Task requirements
1) Translate this sentence from the passage on Jesus into French: "Whenever I see that, I think it a confrontation."
2) Write the next part of the passage on Jesus, picking up after its final sentence.

Selection
___

Isn’t it a strange thing that there are men who will look at rocks as facts and deduce from them the science of geology? They’ll look at stars as facts and deduce from them the science of astronomy. They’ll look at fossils and they will deduce from them the science of paleontology, and write a whole history of mankind before human history began. But those same men will look at Christ the Son of God, the greatest fact in human life, and deduce nothing! They study the heavenly bodies and deduce from them immense corollaries and addenda, but they read nothing in addenda or corollary from the heavenly character, the incarnate Son of God. Man, the greatest fact in human history and the greatest fact in human life and the greatest fact in civilization is the fact of Jesus our Lord. "What shall I do with Jesus who is called the Christ?" [Matthew 27:22].
Then there are those who say, "This shall we do with the Lord Jesus: we shall place Him in the pantheon of the great religionists of the world." And time without number have I seen books that are published on the great religions of the world, and on the front of the book, there will be the picture of Confucius, Gautama the Buddha, and Krishna the avatar of Vishnu, there’ll be a picture of Mohammed, and then in the pantheon there’ll be a picture of the Lord Jesus. Whenever I see that, I think it a confrontation. It’s an insult more to decency than it is to common intelligence. You don’t put Him in a pantheon of religionists. He doesn’t fit there. When you introduce the Lord Jesus, it’s like the Philistine god Dagon who fell down broken in pieces before the ark of the covenant [1 Samuel 5:3-4]; so these so-called great religionists of the world fall down before the matchless Lord Jesus. The difference between them and the Savior is the difference between the darkness of the night and the brilliance of the noonday sun.

___

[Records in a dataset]
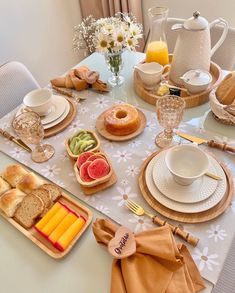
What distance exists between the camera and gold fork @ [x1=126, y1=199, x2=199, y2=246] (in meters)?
0.67

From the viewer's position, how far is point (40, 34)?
2232 mm

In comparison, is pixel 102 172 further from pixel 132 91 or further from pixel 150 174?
pixel 132 91

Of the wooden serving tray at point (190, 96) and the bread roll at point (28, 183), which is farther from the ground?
the wooden serving tray at point (190, 96)

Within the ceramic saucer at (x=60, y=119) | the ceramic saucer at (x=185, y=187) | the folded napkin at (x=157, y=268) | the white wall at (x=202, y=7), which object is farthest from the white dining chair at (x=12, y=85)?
the white wall at (x=202, y=7)

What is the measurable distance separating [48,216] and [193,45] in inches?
30.5

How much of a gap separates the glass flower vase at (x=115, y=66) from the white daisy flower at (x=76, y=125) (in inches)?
11.2

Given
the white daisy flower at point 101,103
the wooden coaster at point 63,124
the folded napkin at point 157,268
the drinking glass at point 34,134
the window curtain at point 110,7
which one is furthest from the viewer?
the window curtain at point 110,7

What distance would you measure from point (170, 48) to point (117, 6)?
80 cm

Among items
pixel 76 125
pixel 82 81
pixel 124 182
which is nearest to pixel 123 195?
pixel 124 182

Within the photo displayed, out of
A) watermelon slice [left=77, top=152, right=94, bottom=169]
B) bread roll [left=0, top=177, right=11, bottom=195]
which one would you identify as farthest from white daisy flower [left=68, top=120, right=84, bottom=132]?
bread roll [left=0, top=177, right=11, bottom=195]

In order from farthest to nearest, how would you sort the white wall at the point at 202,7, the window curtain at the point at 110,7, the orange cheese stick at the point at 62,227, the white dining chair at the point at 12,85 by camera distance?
the window curtain at the point at 110,7, the white wall at the point at 202,7, the white dining chair at the point at 12,85, the orange cheese stick at the point at 62,227

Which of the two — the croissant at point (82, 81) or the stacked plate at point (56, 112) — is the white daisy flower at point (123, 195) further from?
the croissant at point (82, 81)

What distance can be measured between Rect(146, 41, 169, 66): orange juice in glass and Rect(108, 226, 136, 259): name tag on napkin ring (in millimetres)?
792

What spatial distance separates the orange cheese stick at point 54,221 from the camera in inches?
28.3
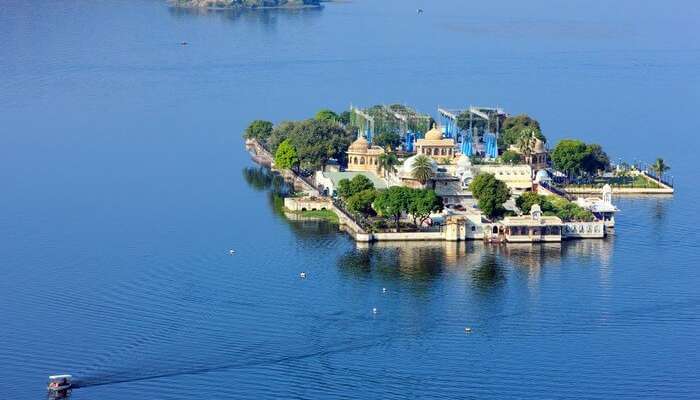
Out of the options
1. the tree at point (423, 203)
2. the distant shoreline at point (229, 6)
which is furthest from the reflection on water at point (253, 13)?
the tree at point (423, 203)

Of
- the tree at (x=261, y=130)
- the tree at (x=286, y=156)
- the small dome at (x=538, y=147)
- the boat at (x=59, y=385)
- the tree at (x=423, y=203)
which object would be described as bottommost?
the boat at (x=59, y=385)

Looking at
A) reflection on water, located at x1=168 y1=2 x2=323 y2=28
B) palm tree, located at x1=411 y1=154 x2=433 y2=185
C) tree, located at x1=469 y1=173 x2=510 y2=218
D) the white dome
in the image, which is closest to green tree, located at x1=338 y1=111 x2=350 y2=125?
the white dome

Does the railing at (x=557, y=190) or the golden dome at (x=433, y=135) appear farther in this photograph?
the golden dome at (x=433, y=135)

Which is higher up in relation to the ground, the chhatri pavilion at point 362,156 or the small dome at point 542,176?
the chhatri pavilion at point 362,156

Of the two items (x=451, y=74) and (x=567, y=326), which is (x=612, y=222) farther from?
(x=451, y=74)

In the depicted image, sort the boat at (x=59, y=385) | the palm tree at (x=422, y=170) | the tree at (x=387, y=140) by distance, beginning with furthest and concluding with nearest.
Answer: the tree at (x=387, y=140) < the palm tree at (x=422, y=170) < the boat at (x=59, y=385)

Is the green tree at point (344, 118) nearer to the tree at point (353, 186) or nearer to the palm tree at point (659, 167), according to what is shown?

___

Answers provided
1) Chaque fois que je vois cela, je le considère comme une confrontation.

2)
Confucius. Confucius was a political philosopher, and he gathered together all of the ancient sayings and lore and political acumen of the Chinese people; he did not believe in God. Confucius.
Gautama the Buddha was a rich scion, who, in the misery of his affluent life, renounced it and gave himself in an attempt to find happiness; and he finally found it, he said, in the denial of all desire. And Nirvana is to him the ultimate goal of all human life: nothingness, nothingness! If we can ever get to the place where there is nothingness, we have come to Nirvana. That is Buddha, Gautama, the enlightened one. He didn’t believe in God, and he didn’t believe in prayer.
Krishna, the god of the Hindu, he is an incarnation, the last innate avatar of Vishnu, who is one of three gods: Brahma, Shiva, and Vishnu. It’s a god of sexual fertility, and they worship animals. How are you going to elevate a nation given to Hindu[ism], when every swine is a devil and every cow is a god? The degradation of that idol worship is unspeakable and unthinkable and indescribable! I’ve gone over India: the oppressiveness of the religion of the idol worship of Krishna is beyond anything that the world has ever seen. There is no poverty like the darkness of the Hindu religion.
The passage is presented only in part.